*** Text provided Section Begins ***
Developing Marklogic Applications I - Serach Concepts

This is continuation of my notes from the MarkLogic training course Developing Marklogic Applications I - XQuery

Day 3: Search Concepts

Search

Everything in the Information Studio can be scripted via the admin module

By Default, cts:search is filtered

cts:search(
  fn:collection(),
  cts:near-query((cts:word-query("cats"), cts:word-query("cats")), 2),
  "filtered"
)

By Default, Reindexing occurs as soon as a configuration value is changes. IE automatic reindexing.

xdmp:plan(cts:search(fn:collection("books"), cts:word-query("dog")))//qry:final-plan

GeoSpacial Search

Basis of geospacial is latitude and longditude. The basic Marklogic type is cts:point

Queries
  • cts:circle($radiusInMiles, cts:point(-33.8830, 151.2216)
  • cts:polygon($pointsSequence)
  • cts:box($lowerCorner, $upperCorner)
  • cts:element-pair-geospatial-query()
  • cts:element-geospatial-query()
Index Types
  • Element - <element> lat, long </element>
  • Element Child - <element> <child>lat, long</child> </element>
  • Element Pair - <element> <lat>lat</lat><long>long</long></element>
  • Attribute - <element lat="lat" long="long" />

Information Studio Workspaces are xml.
*** Text provided Section Ends ***
*** Data Section Begins ***
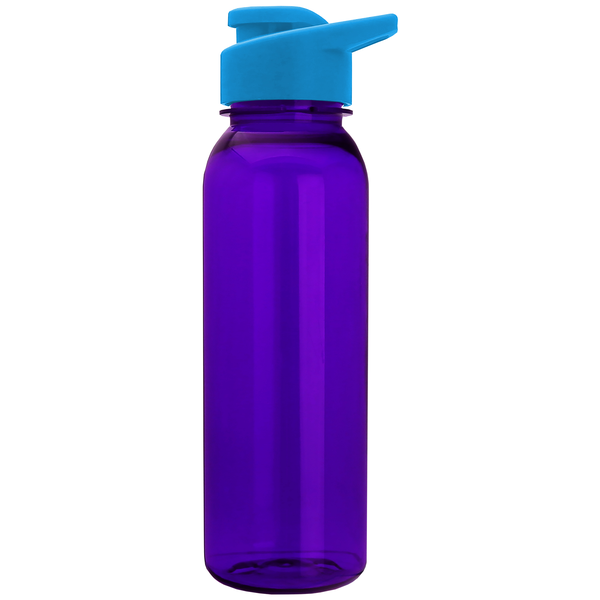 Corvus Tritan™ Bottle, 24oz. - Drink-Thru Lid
*** Data Section Ends ***
[How to complete this task]
Repeat the passage of the MarkLogic search notes starting with "By Default, Reindexing" and going on through "cts:circle($radiusInMiles, cts:point(-33.8830, 151.2216)".

[Result of the task]
By Default, Reindexing occurs as soon as a configuration value is changes. IE automatic reindexing.

xdmp:plan(cts:search(fn:collection("books"), cts:word-query("dog")))//qry:final-plan

GeoSpacial Search

Basis of geospacial is latitude and longditude. The basic Marklogic type is cts:point

Queries
  • cts:circle($radiusInMiles, cts:point(-33.8830, 151.2216)